● Given instruction
Please rewrite the lines below with every "white tennis shoe" changed to "white sneaker" and everything else left as is. Leave the pictures out of your answer.

● Data excerpts

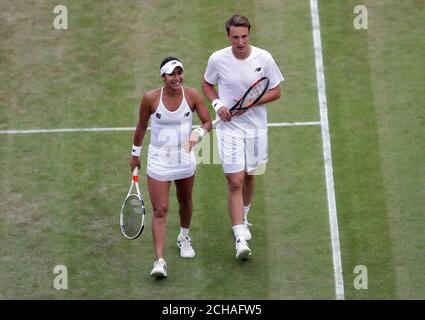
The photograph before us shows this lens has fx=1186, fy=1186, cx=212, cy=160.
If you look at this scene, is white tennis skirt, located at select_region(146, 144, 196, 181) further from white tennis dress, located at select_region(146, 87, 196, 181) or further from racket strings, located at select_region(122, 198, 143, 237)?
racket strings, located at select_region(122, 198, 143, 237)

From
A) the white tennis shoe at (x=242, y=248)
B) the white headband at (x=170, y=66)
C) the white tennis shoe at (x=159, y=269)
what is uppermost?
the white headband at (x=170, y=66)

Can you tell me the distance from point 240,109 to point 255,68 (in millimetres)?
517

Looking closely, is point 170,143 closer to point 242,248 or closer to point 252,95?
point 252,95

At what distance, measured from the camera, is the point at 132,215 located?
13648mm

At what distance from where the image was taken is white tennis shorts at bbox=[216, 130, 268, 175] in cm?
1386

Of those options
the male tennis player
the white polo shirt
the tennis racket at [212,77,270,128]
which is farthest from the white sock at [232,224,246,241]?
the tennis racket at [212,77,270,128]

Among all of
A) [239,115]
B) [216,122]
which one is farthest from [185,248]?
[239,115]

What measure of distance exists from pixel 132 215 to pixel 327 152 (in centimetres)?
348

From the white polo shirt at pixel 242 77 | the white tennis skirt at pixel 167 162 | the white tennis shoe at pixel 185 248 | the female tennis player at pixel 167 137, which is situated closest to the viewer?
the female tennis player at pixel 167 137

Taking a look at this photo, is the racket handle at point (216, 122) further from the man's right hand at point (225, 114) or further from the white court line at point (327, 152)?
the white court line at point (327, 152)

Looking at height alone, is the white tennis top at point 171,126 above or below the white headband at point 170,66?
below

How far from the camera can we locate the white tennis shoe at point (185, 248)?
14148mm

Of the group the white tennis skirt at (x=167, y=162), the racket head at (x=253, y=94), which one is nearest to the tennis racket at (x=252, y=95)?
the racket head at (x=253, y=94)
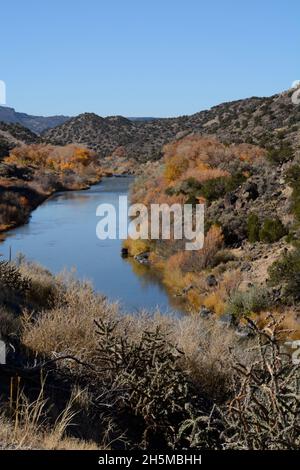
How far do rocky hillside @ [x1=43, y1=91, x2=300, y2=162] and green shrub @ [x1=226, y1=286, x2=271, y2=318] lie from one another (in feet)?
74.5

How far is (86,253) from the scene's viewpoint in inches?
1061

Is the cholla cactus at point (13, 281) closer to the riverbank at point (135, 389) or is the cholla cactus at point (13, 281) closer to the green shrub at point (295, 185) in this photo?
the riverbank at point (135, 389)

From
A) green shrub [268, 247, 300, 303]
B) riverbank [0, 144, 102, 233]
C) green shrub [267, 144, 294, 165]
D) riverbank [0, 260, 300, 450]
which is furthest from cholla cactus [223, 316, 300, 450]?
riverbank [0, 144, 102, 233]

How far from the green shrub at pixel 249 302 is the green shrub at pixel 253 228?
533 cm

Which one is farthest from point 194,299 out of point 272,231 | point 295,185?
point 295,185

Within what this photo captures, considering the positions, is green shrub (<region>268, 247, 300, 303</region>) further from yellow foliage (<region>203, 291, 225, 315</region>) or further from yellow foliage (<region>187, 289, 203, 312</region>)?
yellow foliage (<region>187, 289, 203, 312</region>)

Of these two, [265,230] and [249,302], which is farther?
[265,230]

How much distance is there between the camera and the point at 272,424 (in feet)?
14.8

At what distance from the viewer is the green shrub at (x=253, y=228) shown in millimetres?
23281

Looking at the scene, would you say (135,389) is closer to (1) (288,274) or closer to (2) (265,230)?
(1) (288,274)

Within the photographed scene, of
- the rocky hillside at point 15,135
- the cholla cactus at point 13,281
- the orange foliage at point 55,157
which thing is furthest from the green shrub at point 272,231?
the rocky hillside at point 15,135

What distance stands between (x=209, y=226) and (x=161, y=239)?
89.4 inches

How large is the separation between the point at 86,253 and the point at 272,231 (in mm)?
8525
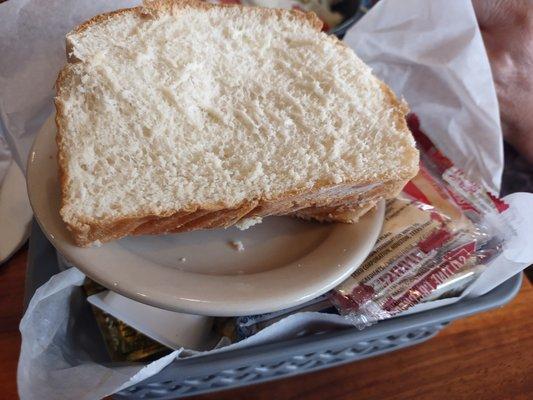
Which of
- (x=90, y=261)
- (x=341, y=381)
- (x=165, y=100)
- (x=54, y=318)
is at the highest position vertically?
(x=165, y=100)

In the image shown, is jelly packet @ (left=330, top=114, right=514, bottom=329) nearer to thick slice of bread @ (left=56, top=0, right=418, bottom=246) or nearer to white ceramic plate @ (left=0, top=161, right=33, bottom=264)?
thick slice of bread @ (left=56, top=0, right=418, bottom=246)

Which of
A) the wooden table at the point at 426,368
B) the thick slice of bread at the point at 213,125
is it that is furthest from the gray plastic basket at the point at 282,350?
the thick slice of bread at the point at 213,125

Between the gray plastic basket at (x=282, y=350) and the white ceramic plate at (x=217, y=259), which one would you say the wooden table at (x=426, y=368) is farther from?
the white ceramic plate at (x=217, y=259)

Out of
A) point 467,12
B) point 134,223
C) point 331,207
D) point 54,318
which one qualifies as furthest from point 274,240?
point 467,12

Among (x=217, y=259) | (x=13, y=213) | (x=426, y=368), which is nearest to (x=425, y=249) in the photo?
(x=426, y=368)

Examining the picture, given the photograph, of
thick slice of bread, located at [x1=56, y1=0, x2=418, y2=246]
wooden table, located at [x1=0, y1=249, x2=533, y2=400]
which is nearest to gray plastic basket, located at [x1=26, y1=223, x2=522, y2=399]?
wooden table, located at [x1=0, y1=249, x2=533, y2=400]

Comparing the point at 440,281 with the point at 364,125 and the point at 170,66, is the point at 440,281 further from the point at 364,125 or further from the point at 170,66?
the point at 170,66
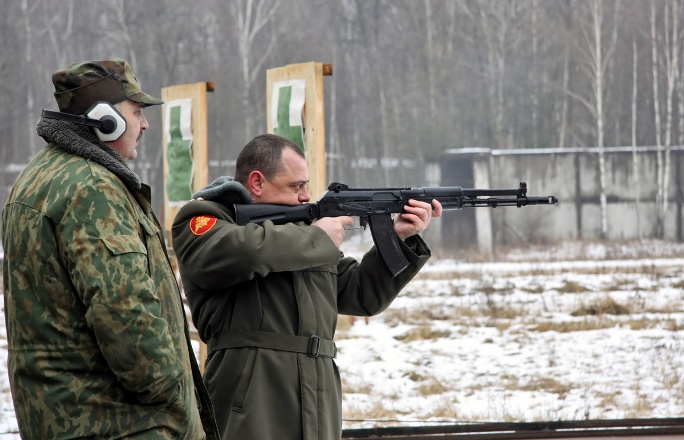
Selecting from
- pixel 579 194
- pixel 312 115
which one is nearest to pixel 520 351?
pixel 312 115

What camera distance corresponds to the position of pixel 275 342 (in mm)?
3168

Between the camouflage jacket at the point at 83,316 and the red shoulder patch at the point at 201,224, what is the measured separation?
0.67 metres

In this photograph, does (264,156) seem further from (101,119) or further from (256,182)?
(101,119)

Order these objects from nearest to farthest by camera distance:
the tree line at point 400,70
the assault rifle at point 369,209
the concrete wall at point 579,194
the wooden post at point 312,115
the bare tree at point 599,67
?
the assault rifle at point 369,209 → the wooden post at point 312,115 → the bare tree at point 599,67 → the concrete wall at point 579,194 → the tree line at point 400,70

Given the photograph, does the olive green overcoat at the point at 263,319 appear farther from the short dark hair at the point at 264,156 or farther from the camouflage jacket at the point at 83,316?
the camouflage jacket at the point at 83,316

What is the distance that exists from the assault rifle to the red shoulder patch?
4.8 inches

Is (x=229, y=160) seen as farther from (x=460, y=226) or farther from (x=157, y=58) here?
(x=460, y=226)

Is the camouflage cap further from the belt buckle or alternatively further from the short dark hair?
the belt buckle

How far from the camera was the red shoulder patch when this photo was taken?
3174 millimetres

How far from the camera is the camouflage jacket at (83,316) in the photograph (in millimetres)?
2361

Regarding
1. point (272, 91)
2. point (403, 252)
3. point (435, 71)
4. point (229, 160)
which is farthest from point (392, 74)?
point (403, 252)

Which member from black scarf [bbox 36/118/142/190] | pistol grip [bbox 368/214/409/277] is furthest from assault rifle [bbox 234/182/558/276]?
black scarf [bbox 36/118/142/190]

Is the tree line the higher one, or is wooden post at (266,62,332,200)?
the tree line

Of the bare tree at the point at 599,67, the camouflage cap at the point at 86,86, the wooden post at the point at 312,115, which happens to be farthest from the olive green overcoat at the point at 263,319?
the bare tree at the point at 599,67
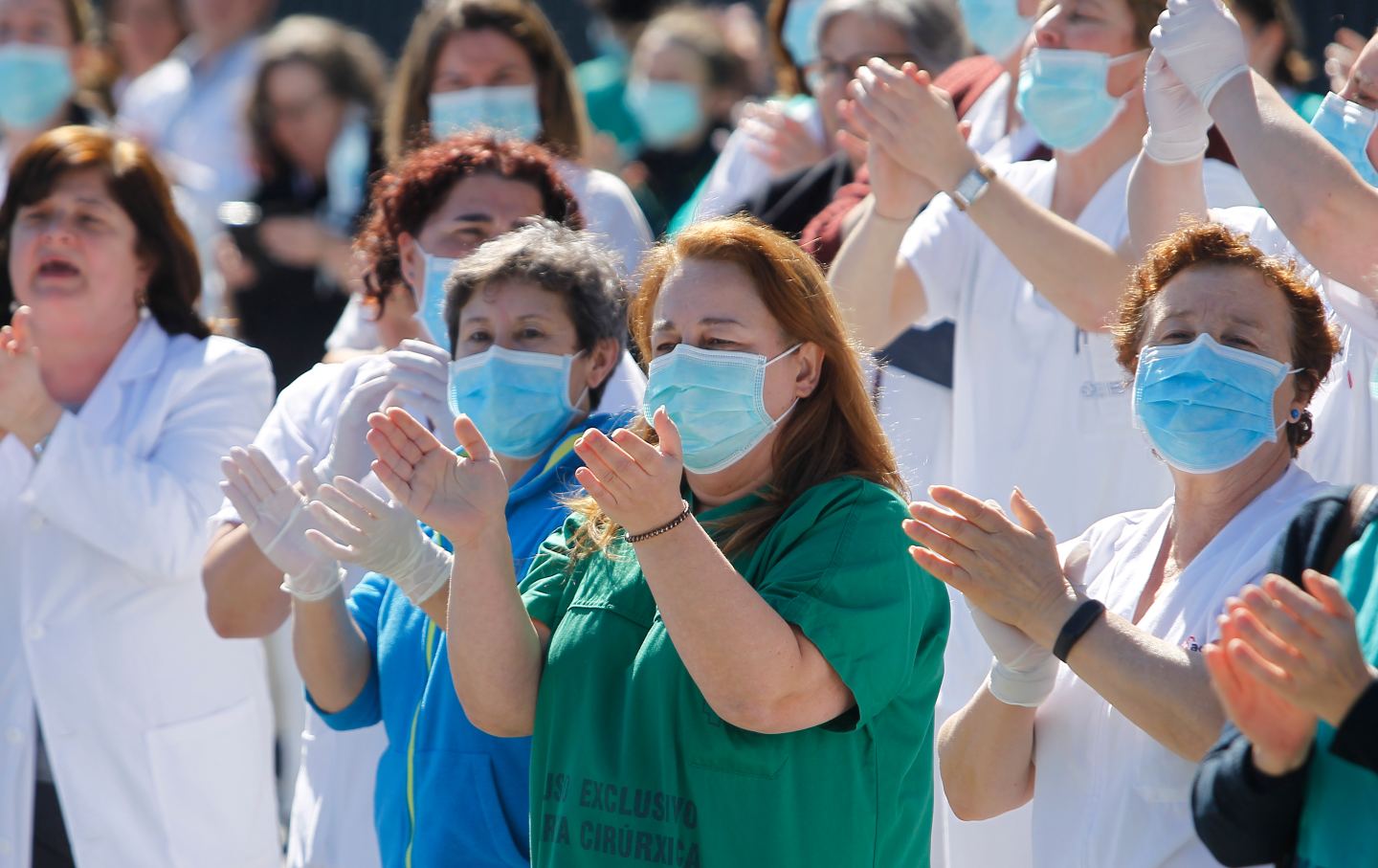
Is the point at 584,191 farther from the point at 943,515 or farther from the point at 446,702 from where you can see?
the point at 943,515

● Task answer
The photograph before us shows this lens has fx=1186, fy=1186, cx=212, cy=160.
If you look at this scene, is white tennis skirt, located at select_region(146, 144, 196, 181) further from white tennis dress, located at select_region(146, 87, 196, 181) or further from racket strings, located at select_region(122, 198, 143, 237)?
racket strings, located at select_region(122, 198, 143, 237)

From
A) the white sneaker at (x=242, y=248)
B) the white headband at (x=170, y=66)
C) the white sneaker at (x=159, y=269)
what is uppermost?
the white headband at (x=170, y=66)

Can you tell me the distance from point 240,109 to point 255,68 (in millimetres)?
517

Looking closely, is point 170,143 closer to point 242,248 or closer to point 252,95?
point 252,95

At what distance, measured from the camera, is the point at 132,215 located?
13648mm

At what distance from where the image was taken is white tennis shorts at bbox=[216, 130, 268, 175] in cm?
1386

Of those options
the male tennis player
the white polo shirt
the tennis racket at [212,77,270,128]
which is farthest from the white sock at [232,224,246,241]?
the tennis racket at [212,77,270,128]

Among all of
A) [239,115]
B) [216,122]
which one is farthest from [185,248]?
[239,115]

What measure of distance exists from pixel 132 215 to pixel 327 152 (in centimetres)?
348

From the white polo shirt at pixel 242 77 | the white tennis skirt at pixel 167 162 | the white sneaker at pixel 185 248 | the female tennis player at pixel 167 137, which is situated closest to the viewer?
the female tennis player at pixel 167 137

Taking a look at this photo, is the racket handle at point (216, 122) further from the man's right hand at point (225, 114) or further from the white court line at point (327, 152)?
the white court line at point (327, 152)

Looking at height alone, is the white tennis top at point 171,126 above or below the white headband at point 170,66?
below

How far from the camera can we locate the white sneaker at point (185, 248)?
14148mm

Of the group the white tennis skirt at (x=167, y=162), the racket head at (x=253, y=94), which one is nearest to the tennis racket at (x=252, y=95)?
the racket head at (x=253, y=94)
How far do rocky hillside @ [x1=43, y1=91, x2=300, y2=162] and green shrub @ [x1=226, y1=286, x2=271, y2=318] lie from one another (in feet)?
74.5

How far is (86,253) from the scene's viewpoint in inches?
1061

Is the cholla cactus at point (13, 281) closer to the riverbank at point (135, 389) or is the cholla cactus at point (13, 281) closer to the green shrub at point (295, 185) in this photo?
the riverbank at point (135, 389)

From
A) green shrub [268, 247, 300, 303]
B) riverbank [0, 144, 102, 233]
C) green shrub [267, 144, 294, 165]
D) riverbank [0, 260, 300, 450]
which is furthest from cholla cactus [223, 316, 300, 450]?
riverbank [0, 144, 102, 233]

How far from the green shrub at pixel 249 302 is the green shrub at pixel 253 228?
533 cm

Which one is farthest from point 194,299 out of point 272,231 | point 295,185?
point 295,185

Within what this photo captures, considering the positions, is green shrub (<region>268, 247, 300, 303</region>) further from yellow foliage (<region>203, 291, 225, 315</region>) or further from yellow foliage (<region>187, 289, 203, 312</region>)?
yellow foliage (<region>187, 289, 203, 312</region>)

Of these two, [265,230] and [249,302], which is farther?
[265,230]

How much distance is there between the camera and the point at 272,424 (in feet)?
14.8

At what distance from the viewer is the green shrub at (x=253, y=228) shown in millimetres?
23281

Looking at the scene, would you say (135,389) is closer to (1) (288,274) or closer to (2) (265,230)?
(1) (288,274)

Within the photographed scene, of
- the rocky hillside at point 15,135
- the cholla cactus at point 13,281
- the orange foliage at point 55,157
which thing is furthest from the green shrub at point 272,231?
the rocky hillside at point 15,135

What distance stands between (x=209, y=226) and (x=161, y=239)?
89.4 inches

How large is the separation between the point at 86,253 and the point at 272,231 (in mm)?
8525
Which of
- (x=90, y=261)
- (x=341, y=381)
- (x=165, y=100)
- (x=54, y=318)
is at the highest position vertically?
(x=165, y=100)

In the image shown, is jelly packet @ (left=330, top=114, right=514, bottom=329) nearer to thick slice of bread @ (left=56, top=0, right=418, bottom=246) or nearer to white ceramic plate @ (left=0, top=161, right=33, bottom=264)?
thick slice of bread @ (left=56, top=0, right=418, bottom=246)

Which of
A) the wooden table at the point at 426,368
B) the thick slice of bread at the point at 213,125
is it that is furthest from the gray plastic basket at the point at 282,350?
the thick slice of bread at the point at 213,125

Between the gray plastic basket at (x=282, y=350) and the white ceramic plate at (x=217, y=259), which one would you say the wooden table at (x=426, y=368) is farther from?
the white ceramic plate at (x=217, y=259)

Out of
A) point 467,12
B) point 134,223
C) point 331,207
D) point 54,318
which one qualifies as furthest from point 274,240?
point 467,12

Among (x=217, y=259) | (x=13, y=213) | (x=426, y=368), which is nearest to (x=425, y=249) in the photo?
(x=426, y=368)

Examining the picture, given the photograph, of
thick slice of bread, located at [x1=56, y1=0, x2=418, y2=246]
wooden table, located at [x1=0, y1=249, x2=533, y2=400]
which is nearest to gray plastic basket, located at [x1=26, y1=223, x2=522, y2=399]?
wooden table, located at [x1=0, y1=249, x2=533, y2=400]

Comparing the point at 440,281 with the point at 364,125 and the point at 170,66, is the point at 440,281 further from the point at 364,125 or further from the point at 170,66?
the point at 170,66
Selecting from
- pixel 579 194
- pixel 312 115
which one is nearest to pixel 520 351?
pixel 312 115

What camera distance corresponds to the position of pixel 275 342 (in mm)?
3168

Between the camouflage jacket at the point at 83,316 and the red shoulder patch at the point at 201,224, what is the measured separation?
0.67 metres

In this photograph, does (264,156) seem further from (101,119) or further from (256,182)?
(101,119)

Order these objects from nearest to farthest by camera distance:
the tree line at point 400,70
the assault rifle at point 369,209
the concrete wall at point 579,194
the wooden post at point 312,115
the bare tree at point 599,67
?
the assault rifle at point 369,209 → the wooden post at point 312,115 → the bare tree at point 599,67 → the concrete wall at point 579,194 → the tree line at point 400,70

Given the photograph, does the olive green overcoat at the point at 263,319 appear farther from the short dark hair at the point at 264,156 or farther from the camouflage jacket at the point at 83,316?
the camouflage jacket at the point at 83,316

What is the distance that exists from the assault rifle to the red shoulder patch?
4.8 inches

Is (x=229, y=160) seen as farther from (x=460, y=226) or farther from (x=157, y=58) here?
(x=460, y=226)

Is the camouflage cap further from the belt buckle or alternatively further from the short dark hair?
the belt buckle

How far from the camera was the red shoulder patch when this photo was taken?
3174 millimetres

How far from the camera is the camouflage jacket at (83,316) in the photograph (in millimetres)?
2361

Regarding
1. point (272, 91)
2. point (403, 252)
3. point (435, 71)
4. point (229, 160)
which is farthest from point (392, 74)?
point (403, 252)

Which member from black scarf [bbox 36/118/142/190] | pistol grip [bbox 368/214/409/277] is furthest from assault rifle [bbox 234/182/558/276]?
black scarf [bbox 36/118/142/190]

Is the tree line the higher one, or is wooden post at (266,62,332,200)?
the tree line

Of the bare tree at the point at 599,67, the camouflage cap at the point at 86,86, the wooden post at the point at 312,115, which happens to be farthest from the olive green overcoat at the point at 263,319?
the bare tree at the point at 599,67
Is the point at 584,191 farther from the point at 943,515 or farther from the point at 446,702 from where you can see?
the point at 943,515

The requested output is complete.